# Prairie dogs and meerkats



## Mammal lover (Nov 21, 2013)

I was wondering if these animals get along ok together. I would have thought not.


----------



## genevie (Jul 12, 2011)

I wouldn't consider it safe to allow meerkats to have unsupervised contact with prairie dogs. I suppose in theory they may be able to be allowed to roam in the same safe while being monitored, I have seen prairie dogs get along with skunks... But if course even that would have risk attached.


----------



## Mammal lover (Nov 21, 2013)

That is what I thought however I had heard of a few people keeping them together.


----------



## Matt Lusty (Aug 20, 2008)

I have kept prairie dogs and meerkats in the same enclosure before with very little fuss. They all used to sleep in the same nesting areas. They were introduced over a fairly long period, but once they were all settled, they were fine.


----------



## Mammal lover (Nov 21, 2013)

Which option would you consider the best.

1 I put both prarie dogs and meerkat in a 35 by 22 foot enclosure.

2 I have two seperate enclosures side by side which are half the size


----------



## Mammal lover (Nov 21, 2013)

If I were to keep these animals is 2 animals per species enough or do they require more company. Also I would be keeping them outdoors with a small house. Would the enclosure require a roof and the substrate on the floor is currently grass is this ok.

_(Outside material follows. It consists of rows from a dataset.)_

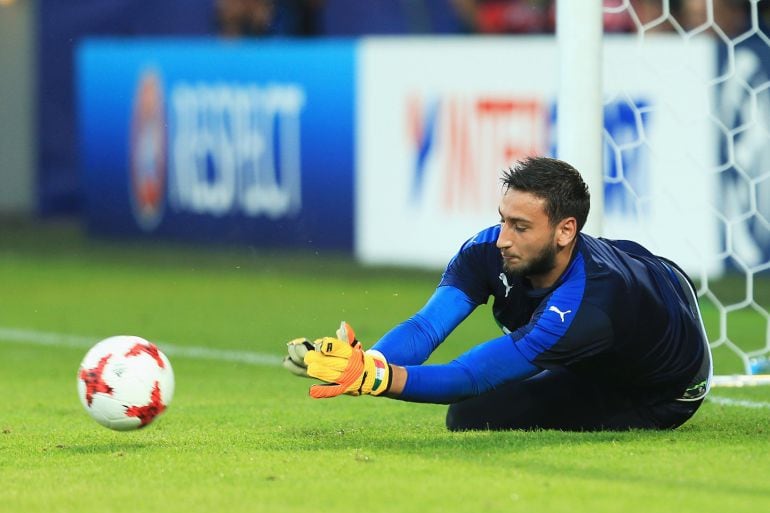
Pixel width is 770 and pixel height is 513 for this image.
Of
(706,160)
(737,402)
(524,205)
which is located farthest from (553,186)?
(706,160)

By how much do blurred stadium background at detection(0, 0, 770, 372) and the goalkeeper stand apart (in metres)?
2.65

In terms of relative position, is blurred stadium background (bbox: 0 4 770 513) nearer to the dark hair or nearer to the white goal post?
the white goal post

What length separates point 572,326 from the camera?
5.56 meters

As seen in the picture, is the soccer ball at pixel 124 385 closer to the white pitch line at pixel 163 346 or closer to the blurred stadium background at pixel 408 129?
the white pitch line at pixel 163 346

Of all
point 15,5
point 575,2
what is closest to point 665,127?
point 575,2

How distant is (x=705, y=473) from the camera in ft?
16.9

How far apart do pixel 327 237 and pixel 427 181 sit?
134cm

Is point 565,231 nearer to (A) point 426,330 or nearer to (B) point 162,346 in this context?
(A) point 426,330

If not what substrate should be used.


----------



## izz (Aug 1, 2013)

Mammal lover said:


> If I were to keep these animals is 2 animals per species enough or do they require more company. Also I would be keeping them outdoors with a small house. Would the enclosure require a roof and the substrate on the floor is currently grass is this ok. If not what substrate should be used.


Meerkats are well known for being kept in groups. Since they aren't pets, the best thing would be to keep them in a small group as close as you can to how they are in the wild.


----------



## Mammal lover (Nov 21, 2013)

I thought so how many is a good number to have prarie dogs and meerkats. Also how much does it cost in all to get everything set up and to get the animals. Also how much does it cost on a daily basis. Heating and feeding etc. I have started looking into yellow mongooses


----------



## izz (Aug 1, 2013)

Mammal lover said:


> I thought so how many is a good number to have prarie dogs and meerkats. Also how much does it cost in all to get everything set up and to get the animals. Also how much does it cost on a daily basis. Heating and feeding etc. I have started looking into yellow mongooses


I don't have meerkats but I have been researching them so one day I hope to get the land to keep some. But the enclosure would have to be heated and insulated plus with an outside enclosure that would have to have mesh beneath so they don't escape since they are a burrowing mammal. I'm guessing it would not be cheap if you want to make a good enclosure, I've been going to zoos to get ideas for what sort of enclosure I would make for mine in the future. I wouldn't suggest keeping prairie dogs with Meerkats since meerkats naturally are extremely territorial. I have no clue how much it would cost to feed and keep running.


----------



## kodakira (Jul 11, 2008)

You would need a heated enclosure for the Meerkats and yes it would need a roof.

Neil


----------



## Mammal lover (Nov 21, 2013)

Do you know of any mammals that could be kept in that size enclosure above with no roof and just heating in a small hutch.


----------



## shane 08 (Dec 31, 2009)

*ttt*

Any pics off the said enclosure whats it made off and what mesh is on it and what bittom concreat ect


----------



## Mammal lover (Nov 21, 2013)

I don't yet have an enclosure however I have an area of land for one. Kodakira do you know how much money we are talking about overall. The enclosure at my local zoo twycross is open topped I was just wondering why I would need an open topped one. Would prarie dogs or mongooses need a roof. Which of these three are cheapest. I was talking about yellow mongoose. Also are there any other simalir species to these three


----------



## aquajird (Oct 27, 2010)

Prairie dogs can climb but they are far more likely to escape by burrowing. 

However, prairie dogs can be kept indoors as pets too. They get very tame. I have a pair of males and one of them is asleep on the chair with me, cuddled up just like a cat, as I write this.


----------



## kodakira (Jul 11, 2008)

Mammal lover said:


> I don't yet have an enclosure however I have an area of land for one. Kodakira do you know how much money we are talking about overall. The enclosure at my local zoo twycross is open topped I was just wondering why I would need an open topped one. Would prarie dogs or mongooses need a roof. Which of these three are cheapest. I was talking about yellow mongoose. Also are there any other simalir species to these three


 Hi 

Sorry I meant they need an inside enclosure with roof. Obviously the outside area does not need covering.

They need to able to get in from the elements and the Meerkat's would need a heated inside enclosure.

Neil


----------